In yet another moment guaranteed to make you wonder if there's been a mass defection of writers from the Daily Show to the White House, President Bush is expected to argue later today that the war in Iraq is, in fact, very similar to the war in Vietnam. Before you drop to the ground in shock, I should probably add that this does not appear to indicate in any way, shape, or form that the White House has suddenly discovered the appeal of reality. The comparison with Vietnam is apt, according to White House-released excerpts from a speech that the president will deliver later, because we shouldn't have pulled out of Vietnam, and we shouldn't pull out of Iraq, either:

The president will also make the argument that withdrawing from Vietnam emboldened today's terrorists by compromising U.S. credibility, citing a quote from al Qaeda leader Osama bin Laden that the American people would rise against the Iraq war the same way they rose against the war in Vietnam, according to the excerpts.

"Here at home, some can argue our withdrawal from Vietnam carried no price to American credibility, but the terrorists see things differently," Bush will say.

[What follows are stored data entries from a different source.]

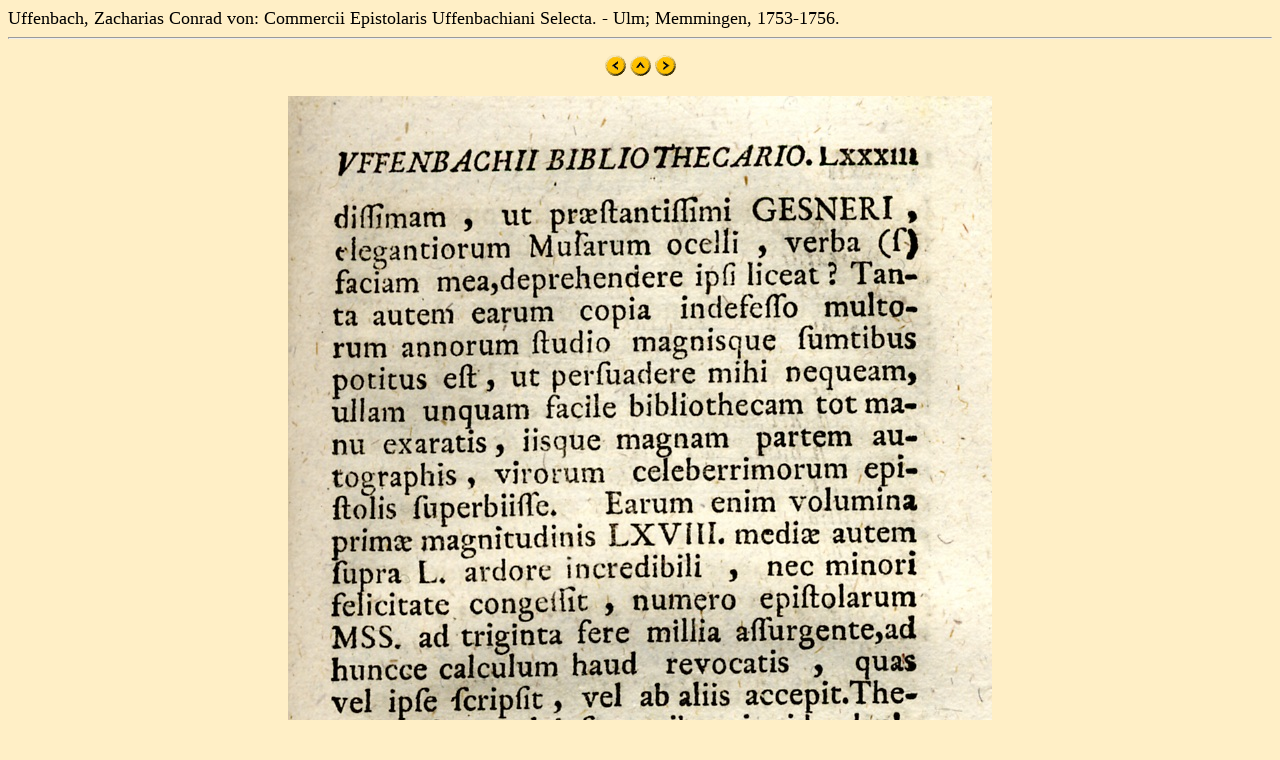

--- FILE ---
content_type: text/html
request_url: https://mateo.uni-mannheim.de/cera/uffenbach1/p3/jpg/bs083.html
body_size: 361
content:
<!DOCTYPE html>
<html>

<head>
<title>Uffenbach, Zacharias Conrad von: Commercii Epistolaris Uffenbachiani Selecta. - Ulm; Memmingen, 1753-1756.</title>
</head>

<BODY bgcolor="#FFEFC6" Text=#000000 LINK=#2F2F4F ALINK=#FF0000 VLINK=#FF0000>
<font size="+1">Uffenbach, Zacharias Conrad von: Commercii Epistolaris Uffenbachiani Selecta. - Ulm; Memmingen, 1753-1756.
<br>
</font><center><hr>







<p>
<A HREF="bs082.html"><img src="left.gif" border="0"></A>
<A HREF="../../../autoren/uffenbach_cera.html"><img src="up.gif" border="0"></A>
<A HREF="bs084.html"><img src="right.gif" border="0"></A>
</p>

<p><img src="buffenbach083.jpg"></p>


<p>
<A HREF="bs082.html"><img src="left.gif" border="0"></A>
<A HREF="../../../autoren/uffenbach_cera.html"><img src="up.gif" border="0"></A>
<A HREF="bs084.html"><img src="right.gif" border="0"></A>
</p>








<hr></center></body>
</html>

You know what? The man's got a point. If we don't continue to hold our hand in a blender for no good reason now, why on earth would our enemies believe that we'll hold our hand in a blender for no good reason sometime in the future? We'd better make sure that we don't pull away from the spinning blades, because we want the bad guys to know that they will never, ever be able to get us to pull our hand out until we want to pull our hand out. That is absolutely a good enough reason for shoving the bloody stump farther and farther into the blades.